§ Gösterilen pasaj
------
3.2.2. Bilindiği üzere, davranışlarının, eylem ve işlemlerinin sebep ve sonuçlarını anlayabilme, değerlendirebilme ve ayırt edebilme kudreti (gücü) bulunmayan bir kimsenin kendi iradesi ile hak kurabilme, borç (yükümlülük) altına girebilme ehliyetinden söz edilemez. Nitekim Türk Medeni Kanunu'nun (TMK) “Fiil ehliyetine sahip olan kimse, kendi fiilleriyle hak edinebilir ve borç altına girebilir” biçimindeki 9. maddesi, şahsın hak elde edebilmesi, borç (yükümlülük) altına girebilmesi, fiil ehliyetine bağlanmış. 10. maddesi de, fiil ehliyetinin başlıca koşulu olarak ayırtım gücü ile ergin (reşit) olmayı kabul ederek “Ayırt etme gücüne sahip ve kısıtlı olmayan her ergin kişinin fiil ehliyeti vardır.” hükmünü getirmiştir. “Ayırtım gücü” eylem ve işlem ehliyeti olarak da tarif edilerek, aynı Yasa'nın 13. maddesinde “Yaşının küçüklüğü yüzünden veya akıl hastalığı, akıl zayıflığı, sarhoşluk ya da bunlara benzer sebeplerden biriyle akla uygun biçimde davranma yeteneğinden yoksun olmayan herkes bu Kanuna göre ayırt etme gücüne sahiptir.” denmek suretiyle açıklanmış, ayrıca ayırtım gücünü ortadan kaldıran önemli nedenlerden bazılarına değinilmiştir. Önemlerinden dolayı bu ilkeler, söz konusu Yasa ile öteki yasaların çeşitli hükümlerinde de yer almışlardır.
3.3. Değerlendirme
Dosya içeriğine, toplanan delillere, (IV./3.) numaralı paragrafta yer verilen Bölge Adliye Mahkemesi kararının dayandığı yasal ve hukuksal gerekçeye ve özellikle delillerin takdirinin yerinde bulunmasına göre, yazılı şekilde karar verilmesinde bir isabetsizlik bulunmamaktadır.
VI. SONUÇ
Açıklanan nedenlerle; davacı vekilinin yerinde bulunmayan temyiz itirazlarının reddiyle usul ve yasaya uygun olan hükmün HMK'nın 370. maddesi gereğince ONANMASINA, aşağıda yazılı 26,30 TL bakiye onama harcının temyiz eden davacıdan alınmasına, 28/09//2022 tarihinde kesin olmak üzere oybirliğiyle karar verildi.
------
§ Belirlenen görevler
a) Gösterilen pasaja göre Türk Medeni Kanunu'nun 10. maddesi fiil ehliyetinin başlıca koşulu olarak neleri kabul eder?
b) Lütfen gösterilen pasajda "3.3. Değerlendirme" sözlerinden başlayıp aşağıya doğru "oybirliğiyle karar verildi." sözlerine kadar uzanan kısmın tamamını, bu sözler dahil, harfi harfine kopyalayın.

§ Verilen bilgiler
------
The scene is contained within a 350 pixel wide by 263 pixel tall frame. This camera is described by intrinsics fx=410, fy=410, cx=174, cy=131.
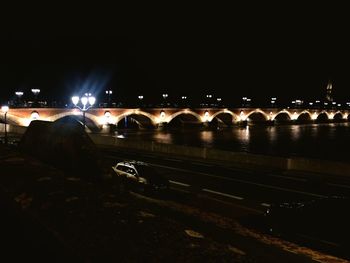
------
§ Yanıt olarak
a) Ayırtım gücü ile ergin (reşit) olmayı kabul eder.

b)
3.3. Değerlendirme
Dosya içeriğine, toplanan delillere, (IV./3.) numaralı paragrafta yer verilen Bölge Adliye Mahkemesi kararının dayandığı yasal ve hukuksal gerekçeye ve özellikle delillerin takdirinin yerinde bulunmasına göre, yazılı şekilde karar verilmesinde bir isabetsizlik bulunmamaktadır.
VI. SONUÇ
Açıklanan nedenlerle; davacı vekilinin yerinde bulunmayan temyiz itirazlarının reddiyle usul ve yasaya uygun olan hükmün HMK'nın 370. maddesi gereğince ONANMASINA, aşağıda yazılı 26,30 TL bakiye onama harcının temyiz eden davacıdan alınmasına, 28/09//2022 tarihinde kesin olmak üzere oybirliğiyle karar verildi.